— Begin Dataset content —
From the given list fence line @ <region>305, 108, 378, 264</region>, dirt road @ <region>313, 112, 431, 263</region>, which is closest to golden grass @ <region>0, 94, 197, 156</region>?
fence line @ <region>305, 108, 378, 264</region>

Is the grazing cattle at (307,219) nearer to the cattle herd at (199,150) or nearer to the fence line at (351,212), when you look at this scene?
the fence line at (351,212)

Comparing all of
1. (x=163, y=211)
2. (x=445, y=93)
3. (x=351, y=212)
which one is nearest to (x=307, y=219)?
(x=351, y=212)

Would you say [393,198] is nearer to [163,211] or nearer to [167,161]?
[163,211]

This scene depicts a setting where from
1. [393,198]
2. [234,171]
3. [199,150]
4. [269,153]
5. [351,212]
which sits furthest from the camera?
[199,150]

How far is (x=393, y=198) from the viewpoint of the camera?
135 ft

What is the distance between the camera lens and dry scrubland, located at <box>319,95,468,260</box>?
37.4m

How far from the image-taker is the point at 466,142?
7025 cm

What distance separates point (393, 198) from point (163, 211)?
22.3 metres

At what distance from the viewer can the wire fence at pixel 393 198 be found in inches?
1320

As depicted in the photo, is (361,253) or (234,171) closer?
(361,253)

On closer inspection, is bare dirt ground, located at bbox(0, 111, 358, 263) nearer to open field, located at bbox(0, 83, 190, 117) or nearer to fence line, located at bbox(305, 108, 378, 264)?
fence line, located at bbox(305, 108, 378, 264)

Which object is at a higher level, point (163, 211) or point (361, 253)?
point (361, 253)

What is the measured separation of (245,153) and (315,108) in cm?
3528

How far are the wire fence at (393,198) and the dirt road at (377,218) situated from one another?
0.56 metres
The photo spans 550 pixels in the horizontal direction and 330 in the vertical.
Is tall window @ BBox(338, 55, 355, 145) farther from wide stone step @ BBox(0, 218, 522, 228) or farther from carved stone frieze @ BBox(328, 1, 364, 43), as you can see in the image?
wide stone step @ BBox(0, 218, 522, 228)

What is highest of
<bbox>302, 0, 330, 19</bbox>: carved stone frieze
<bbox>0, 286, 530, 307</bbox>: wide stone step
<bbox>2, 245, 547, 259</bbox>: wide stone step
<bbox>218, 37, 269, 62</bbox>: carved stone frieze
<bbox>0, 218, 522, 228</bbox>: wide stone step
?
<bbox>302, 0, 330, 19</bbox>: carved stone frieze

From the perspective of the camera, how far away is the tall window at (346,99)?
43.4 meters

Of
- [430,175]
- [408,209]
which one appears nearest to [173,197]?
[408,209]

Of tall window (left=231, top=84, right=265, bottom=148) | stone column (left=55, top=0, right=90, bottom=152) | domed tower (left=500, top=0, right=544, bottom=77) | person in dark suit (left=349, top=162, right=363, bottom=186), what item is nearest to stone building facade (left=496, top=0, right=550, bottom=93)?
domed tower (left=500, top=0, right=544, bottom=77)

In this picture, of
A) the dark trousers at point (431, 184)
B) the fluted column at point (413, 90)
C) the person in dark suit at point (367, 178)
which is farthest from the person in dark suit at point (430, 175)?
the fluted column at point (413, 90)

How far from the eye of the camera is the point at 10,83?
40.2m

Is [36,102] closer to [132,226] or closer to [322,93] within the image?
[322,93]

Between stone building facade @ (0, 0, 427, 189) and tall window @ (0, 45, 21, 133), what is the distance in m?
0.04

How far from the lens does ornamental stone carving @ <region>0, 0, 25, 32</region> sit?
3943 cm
— End Dataset content —
**Exercise task:**
Can you restate every record above word for word?

**Full output:**
From the given list fence line @ <region>305, 108, 378, 264</region>, dirt road @ <region>313, 112, 431, 263</region>, which is closest to golden grass @ <region>0, 94, 197, 156</region>?
fence line @ <region>305, 108, 378, 264</region>

Is the grazing cattle at (307,219) nearer to the cattle herd at (199,150) or nearer to the fence line at (351,212), when you look at this scene?
the fence line at (351,212)

Comparing all of
1. (x=163, y=211)
2. (x=445, y=93)
3. (x=351, y=212)
which one is nearest to (x=307, y=219)?
(x=351, y=212)

Would you say [393,198] is nearer to [163,211] or nearer to [167,161]?
[163,211]

This scene depicts a setting where from
1. [393,198]
2. [234,171]
3. [199,150]
4. [269,153]
5. [351,212]
which sits furthest from the camera?
[199,150]

How far is (x=393, y=198) from the viewpoint of the camera?
135 ft

What is the distance between the camera lens and dry scrubland, located at <box>319,95,468,260</box>?
37.4m

How far from the image-taker is the point at 466,142?
7025 cm

What distance separates point (393, 198) from point (163, 211)?
22.3 metres

At what distance from the viewer can the wire fence at pixel 393 198 be found in inches?
1320

As depicted in the photo, is (361,253) or (234,171) closer?
(361,253)

On closer inspection, is bare dirt ground, located at bbox(0, 111, 358, 263) nearer to open field, located at bbox(0, 83, 190, 117) or nearer to fence line, located at bbox(305, 108, 378, 264)?
fence line, located at bbox(305, 108, 378, 264)

Which object is at a higher level, point (163, 211) or point (361, 253)?
point (361, 253)

What is the measured separation of (245,153) and (315,108) in cm?
3528

How far are the wire fence at (393,198) and the dirt road at (377,218) situated from one another?
0.56 metres
The photo spans 550 pixels in the horizontal direction and 330 in the vertical.
Is tall window @ BBox(338, 55, 355, 145) farther from wide stone step @ BBox(0, 218, 522, 228) or farther from carved stone frieze @ BBox(328, 1, 364, 43), as you can see in the image?
wide stone step @ BBox(0, 218, 522, 228)

What is highest of
<bbox>302, 0, 330, 19</bbox>: carved stone frieze
<bbox>0, 286, 530, 307</bbox>: wide stone step
<bbox>2, 245, 547, 259</bbox>: wide stone step
<bbox>218, 37, 269, 62</bbox>: carved stone frieze
<bbox>0, 218, 522, 228</bbox>: wide stone step
?
<bbox>302, 0, 330, 19</bbox>: carved stone frieze

From the perspective of the camera, how far away is the tall window at (346,99)?
43.4 meters

Of
- [430,175]
- [408,209]
which one appears nearest to [173,197]?
[408,209]

Of tall window (left=231, top=84, right=265, bottom=148) | stone column (left=55, top=0, right=90, bottom=152) | domed tower (left=500, top=0, right=544, bottom=77) | person in dark suit (left=349, top=162, right=363, bottom=186), what item is nearest to stone building facade (left=496, top=0, right=550, bottom=93)?
domed tower (left=500, top=0, right=544, bottom=77)

In this picture, of
A) the dark trousers at point (431, 184)
B) the fluted column at point (413, 90)
C) the person in dark suit at point (367, 178)
which is farthest from the person in dark suit at point (430, 175)?
the fluted column at point (413, 90)

How far from the eye of the camera is the point at 10,83?
40.2m

Is [36,102] closer to [132,226] or closer to [322,93] within the image?
[322,93]

Between stone building facade @ (0, 0, 427, 189) and tall window @ (0, 45, 21, 133), what is the distance in m?
0.04

How far from the lens does ornamental stone carving @ <region>0, 0, 25, 32</region> sit?
3943 cm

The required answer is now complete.